Sans pouvoir prédire la date et l’heure, l’ampleur ou la forme de l’effondrement qui s’annonce, sans savoir si ce sera une crise économique, politique, l’épuisement des ressources ou le dérèglement climatique qui l’enclenchera, c’est par la solidarité que je choisis d’y répondre. Construisons ensemble les réseaux qui permettront au plus grand nombre de résister, aux plus précaires d’entre nous de nous réapprendre à vivre.
Stephane Hessel disait ici sur Mediapart, en 2010, de résister, résister à l’autre monde qui peut advenir, celui des Trump et des Bolsonaro, celui des murs, des armes, des frontières, du racisme, de l’autoritarisme. Face à cet avenir sombre, répondons par le nombre, répondons par notre humanité, par l’entraide et le partage. Répondons par la solidarité.
Solidarité entre celles et ceux qui se battent contre les fins de mois difficiles et contre la fin du monde. En 2018, nous avons prouvé d’un côté comme de l’autre que les deux combats ne sont pas opposés, et au contraire qu’ils s’opposent à la même logique, celle de l’argent-roi, du business as usual, du chacun pour soi, de la destruction de l’humain et de la nature pour le profit de quelques-uns.
Créer de l’entraide là où il n’y a que compétition, s’organiser autour de l’amitié au lieu du profit, c’est déjà sortir du capitalisme.
Pour 2019, je fais vœu que cette solidarité s’étende et s’élargisse toujours plus. Que nous nous battions ensemble face aux atteintes à nos libertés qui touchent toutes et tous, face au racisme institutionnalisé, face aux inégalités et aux violences faites aux femmes, aux LGBTQ, face à l’inhumanité du traitement des migrant·e·s.
Pour clôturer cette année 2018, je voudrais rendre un hommage particulier aux militantes et aux militants du climat. À ceux qui résistaient à la Zad de NDDL ce printemps comme à ceux qui marchaient pour le climat à l’automne, à ceux qui attaquent l’État en justice pour inaction comme à ceux qui construisent localement d’autres modes de vie, solidaires, résilients.
À ces hommes et ces femmes qui depuis des années ou des semaines passent leur temps et leur énergie à se battre, je tire ma casquette : c’est grâce à vous et votre détermination qu’on en est là, que l’écologie est enfin devenu un sujet majeur du débat public, capable de mobiliser deux millions de personnes sur « l’Affaire du siècle » qui traînera l’État français en justice, capable d’emmener des centaines de milliers de gens dans les rues trois fois de suite.

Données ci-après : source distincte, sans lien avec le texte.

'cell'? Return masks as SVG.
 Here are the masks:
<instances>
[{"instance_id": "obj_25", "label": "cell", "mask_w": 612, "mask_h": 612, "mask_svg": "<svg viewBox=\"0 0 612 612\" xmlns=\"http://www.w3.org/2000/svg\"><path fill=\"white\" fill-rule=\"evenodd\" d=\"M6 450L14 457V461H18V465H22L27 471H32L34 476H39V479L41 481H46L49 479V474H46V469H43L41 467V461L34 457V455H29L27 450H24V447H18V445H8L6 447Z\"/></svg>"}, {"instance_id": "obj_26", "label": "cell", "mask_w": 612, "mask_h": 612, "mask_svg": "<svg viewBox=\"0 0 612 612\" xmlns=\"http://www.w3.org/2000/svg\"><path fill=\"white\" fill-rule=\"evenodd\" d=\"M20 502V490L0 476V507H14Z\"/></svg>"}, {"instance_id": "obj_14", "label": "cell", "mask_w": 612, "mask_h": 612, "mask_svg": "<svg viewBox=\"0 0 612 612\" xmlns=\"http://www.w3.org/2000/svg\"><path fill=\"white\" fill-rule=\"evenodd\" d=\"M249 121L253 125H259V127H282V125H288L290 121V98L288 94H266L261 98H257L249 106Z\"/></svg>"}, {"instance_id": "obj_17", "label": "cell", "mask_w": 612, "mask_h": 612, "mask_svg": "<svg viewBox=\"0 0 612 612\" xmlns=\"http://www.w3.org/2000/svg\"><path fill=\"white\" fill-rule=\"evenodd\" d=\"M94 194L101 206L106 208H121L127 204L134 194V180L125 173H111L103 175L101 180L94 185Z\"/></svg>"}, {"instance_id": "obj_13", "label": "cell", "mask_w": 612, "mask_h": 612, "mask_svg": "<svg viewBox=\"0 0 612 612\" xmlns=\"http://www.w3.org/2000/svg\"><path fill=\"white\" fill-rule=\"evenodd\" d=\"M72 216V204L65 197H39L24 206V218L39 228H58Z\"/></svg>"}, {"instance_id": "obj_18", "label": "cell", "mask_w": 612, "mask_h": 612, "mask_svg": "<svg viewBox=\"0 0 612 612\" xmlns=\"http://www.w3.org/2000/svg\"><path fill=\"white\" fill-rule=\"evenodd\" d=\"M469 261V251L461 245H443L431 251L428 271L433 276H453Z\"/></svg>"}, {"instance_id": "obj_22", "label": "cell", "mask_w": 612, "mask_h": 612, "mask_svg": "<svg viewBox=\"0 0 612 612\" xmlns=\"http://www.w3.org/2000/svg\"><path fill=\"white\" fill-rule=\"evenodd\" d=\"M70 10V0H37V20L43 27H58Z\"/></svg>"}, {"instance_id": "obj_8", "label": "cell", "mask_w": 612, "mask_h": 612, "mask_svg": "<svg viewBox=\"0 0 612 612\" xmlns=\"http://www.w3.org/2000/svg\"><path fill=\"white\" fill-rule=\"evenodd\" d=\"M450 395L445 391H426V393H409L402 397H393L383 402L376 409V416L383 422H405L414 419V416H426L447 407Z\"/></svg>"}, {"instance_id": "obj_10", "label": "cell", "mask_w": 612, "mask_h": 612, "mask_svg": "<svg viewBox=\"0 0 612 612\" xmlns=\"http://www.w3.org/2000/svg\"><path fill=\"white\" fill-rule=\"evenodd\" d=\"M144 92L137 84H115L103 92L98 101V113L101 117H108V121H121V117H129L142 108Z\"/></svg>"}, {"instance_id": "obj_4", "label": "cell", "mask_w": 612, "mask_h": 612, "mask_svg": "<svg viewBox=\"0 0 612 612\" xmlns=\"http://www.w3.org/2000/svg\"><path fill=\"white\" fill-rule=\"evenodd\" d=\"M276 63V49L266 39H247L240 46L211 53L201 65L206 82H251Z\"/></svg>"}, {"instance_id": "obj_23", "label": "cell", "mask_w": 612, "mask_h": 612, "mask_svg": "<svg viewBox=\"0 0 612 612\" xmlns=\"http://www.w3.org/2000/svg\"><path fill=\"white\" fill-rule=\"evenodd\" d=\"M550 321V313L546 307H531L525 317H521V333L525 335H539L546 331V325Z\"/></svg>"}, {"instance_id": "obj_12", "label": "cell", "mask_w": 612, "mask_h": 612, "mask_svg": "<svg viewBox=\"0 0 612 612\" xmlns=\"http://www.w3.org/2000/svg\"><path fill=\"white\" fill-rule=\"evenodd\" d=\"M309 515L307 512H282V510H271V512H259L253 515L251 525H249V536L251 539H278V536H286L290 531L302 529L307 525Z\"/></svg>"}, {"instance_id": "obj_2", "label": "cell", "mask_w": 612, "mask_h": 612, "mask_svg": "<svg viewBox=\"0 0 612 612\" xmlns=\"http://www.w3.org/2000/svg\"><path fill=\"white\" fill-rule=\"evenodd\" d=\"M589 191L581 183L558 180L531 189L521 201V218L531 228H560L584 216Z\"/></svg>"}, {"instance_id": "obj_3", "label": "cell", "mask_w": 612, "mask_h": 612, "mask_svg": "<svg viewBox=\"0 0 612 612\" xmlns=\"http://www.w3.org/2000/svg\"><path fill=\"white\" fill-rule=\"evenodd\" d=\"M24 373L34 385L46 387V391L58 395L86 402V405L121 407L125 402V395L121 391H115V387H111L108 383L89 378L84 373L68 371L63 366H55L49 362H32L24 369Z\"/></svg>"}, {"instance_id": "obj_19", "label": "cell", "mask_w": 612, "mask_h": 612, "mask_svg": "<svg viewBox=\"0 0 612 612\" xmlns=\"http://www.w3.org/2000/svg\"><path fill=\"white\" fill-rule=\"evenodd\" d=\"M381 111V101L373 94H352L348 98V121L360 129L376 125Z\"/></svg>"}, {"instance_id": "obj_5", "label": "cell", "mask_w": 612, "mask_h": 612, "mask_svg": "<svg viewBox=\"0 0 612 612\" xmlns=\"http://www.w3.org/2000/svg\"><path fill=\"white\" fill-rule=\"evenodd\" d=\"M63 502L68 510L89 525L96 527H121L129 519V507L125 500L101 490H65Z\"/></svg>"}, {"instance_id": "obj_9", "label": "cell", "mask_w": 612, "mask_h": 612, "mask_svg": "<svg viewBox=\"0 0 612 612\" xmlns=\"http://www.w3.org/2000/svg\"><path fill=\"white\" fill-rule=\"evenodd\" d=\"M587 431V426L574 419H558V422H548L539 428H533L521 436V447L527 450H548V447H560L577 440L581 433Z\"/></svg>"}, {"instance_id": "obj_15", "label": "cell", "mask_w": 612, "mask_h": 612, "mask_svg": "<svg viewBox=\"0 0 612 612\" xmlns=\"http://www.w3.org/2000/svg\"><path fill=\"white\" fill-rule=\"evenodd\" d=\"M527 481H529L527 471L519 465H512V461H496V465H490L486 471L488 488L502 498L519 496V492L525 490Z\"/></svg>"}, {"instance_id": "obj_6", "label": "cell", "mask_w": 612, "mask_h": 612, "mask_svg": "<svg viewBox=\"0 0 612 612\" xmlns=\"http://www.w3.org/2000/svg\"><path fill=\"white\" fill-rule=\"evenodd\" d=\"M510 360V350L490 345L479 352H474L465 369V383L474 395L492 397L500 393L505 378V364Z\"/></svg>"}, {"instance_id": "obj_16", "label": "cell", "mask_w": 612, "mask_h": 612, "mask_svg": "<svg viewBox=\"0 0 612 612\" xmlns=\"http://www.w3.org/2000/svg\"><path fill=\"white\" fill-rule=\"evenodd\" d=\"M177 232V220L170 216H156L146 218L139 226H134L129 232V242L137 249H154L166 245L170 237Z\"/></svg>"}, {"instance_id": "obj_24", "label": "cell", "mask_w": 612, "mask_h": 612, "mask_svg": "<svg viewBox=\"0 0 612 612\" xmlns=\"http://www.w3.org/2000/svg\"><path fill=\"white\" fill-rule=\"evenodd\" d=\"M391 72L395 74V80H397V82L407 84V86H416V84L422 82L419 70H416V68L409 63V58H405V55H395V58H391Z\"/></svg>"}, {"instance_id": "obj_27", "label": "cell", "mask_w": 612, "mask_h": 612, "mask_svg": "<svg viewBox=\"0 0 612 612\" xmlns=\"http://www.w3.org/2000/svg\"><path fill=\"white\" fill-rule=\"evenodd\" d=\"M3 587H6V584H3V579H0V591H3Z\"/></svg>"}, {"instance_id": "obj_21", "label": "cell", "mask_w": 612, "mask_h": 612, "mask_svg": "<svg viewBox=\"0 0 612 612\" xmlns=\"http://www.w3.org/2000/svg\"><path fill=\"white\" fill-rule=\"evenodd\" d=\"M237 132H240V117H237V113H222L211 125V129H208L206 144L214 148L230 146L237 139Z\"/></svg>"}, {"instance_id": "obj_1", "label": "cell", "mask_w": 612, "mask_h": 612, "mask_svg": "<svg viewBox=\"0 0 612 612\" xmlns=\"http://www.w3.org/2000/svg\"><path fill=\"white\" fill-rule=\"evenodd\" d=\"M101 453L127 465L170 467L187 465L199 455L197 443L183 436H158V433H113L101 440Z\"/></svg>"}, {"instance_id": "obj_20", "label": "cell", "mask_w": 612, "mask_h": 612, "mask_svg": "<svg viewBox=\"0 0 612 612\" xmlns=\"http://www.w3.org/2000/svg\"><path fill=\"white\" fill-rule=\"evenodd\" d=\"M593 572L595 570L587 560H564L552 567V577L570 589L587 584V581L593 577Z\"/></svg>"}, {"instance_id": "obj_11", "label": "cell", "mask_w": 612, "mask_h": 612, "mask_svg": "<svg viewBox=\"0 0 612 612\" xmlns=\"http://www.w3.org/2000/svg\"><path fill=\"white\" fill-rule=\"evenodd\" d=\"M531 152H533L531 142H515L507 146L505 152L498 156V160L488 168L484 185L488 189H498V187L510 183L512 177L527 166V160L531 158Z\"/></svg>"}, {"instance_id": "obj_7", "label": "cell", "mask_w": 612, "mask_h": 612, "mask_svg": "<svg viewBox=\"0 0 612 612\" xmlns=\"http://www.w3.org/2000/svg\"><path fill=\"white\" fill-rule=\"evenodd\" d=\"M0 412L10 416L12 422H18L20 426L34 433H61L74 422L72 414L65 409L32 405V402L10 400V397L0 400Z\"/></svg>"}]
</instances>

Vous l’avez fait, et souvent au détriment de votre confort, de votre santé, de vos proches. Pour 2019, je formule ce vœu pour nous : continuons à nous battre avec acharnement – et prenons soin les uns des autres. Restons soudés et en pleine forme pour affronter les batailles qui s’annoncent, et pour vivre debout, tout simplement.

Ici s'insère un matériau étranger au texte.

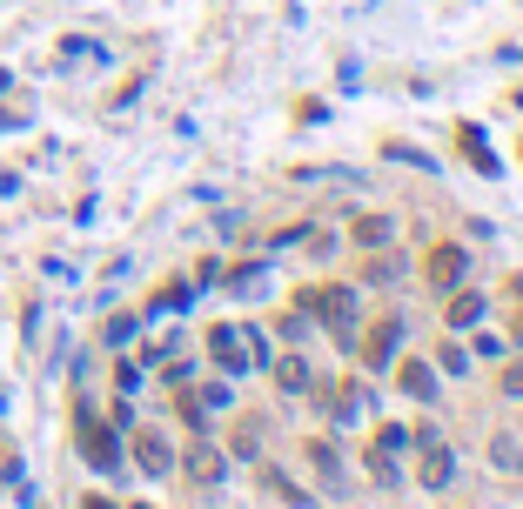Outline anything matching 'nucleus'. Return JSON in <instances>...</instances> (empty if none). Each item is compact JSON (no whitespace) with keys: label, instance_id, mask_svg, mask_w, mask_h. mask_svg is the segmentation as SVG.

Mes cher·e·s compatriotes, il est peut-être trop tard. Qui peut dire si le combat que l’on mène n’est pas déjà perdu, s’il est encore temps d’empêcher le chaos climatique, l’effondrement, les inégalités, les conflits ?
Je n’en sais rien. Ou plutôt, je sais deux choses ! Que tout ce que nous apprendrons à faire ensemble maintenant sera utile plus tard. Et qu’il n’est jamais trop tard pour éviter le pire
Je sais qu’un monde à + 2 °C n’a rien à voir avec un monde à + 3 °C, et + 3 °C n’a rien à voir avec + 4 °C. La différence se compte tragiquement en millions de morts.
Je sais que chaque dixième de degré de réchauffement qu’on arrivera à empêcher, que chaque personne sauvée en Méditerranée, que chaque espace de vie et de liberté préservé par nos actions compte. Je sais qu’on a les moyens, maintenant, de le faire
Je sais de source sûre enfin qu’il y a des milliers, peut-être des millions d’entre nous qui passent déjà à l’action ou s’apprêtent à le faire, et qui me donnent du courage pour continuer, autant que j’ai envie de leur en donner.
Françaises, Français, ou locataire de courte durée sur la planète Terre, je nous invite à être lucides, solidaires, et radicaux, pour qu’en 2019, on renverse la table.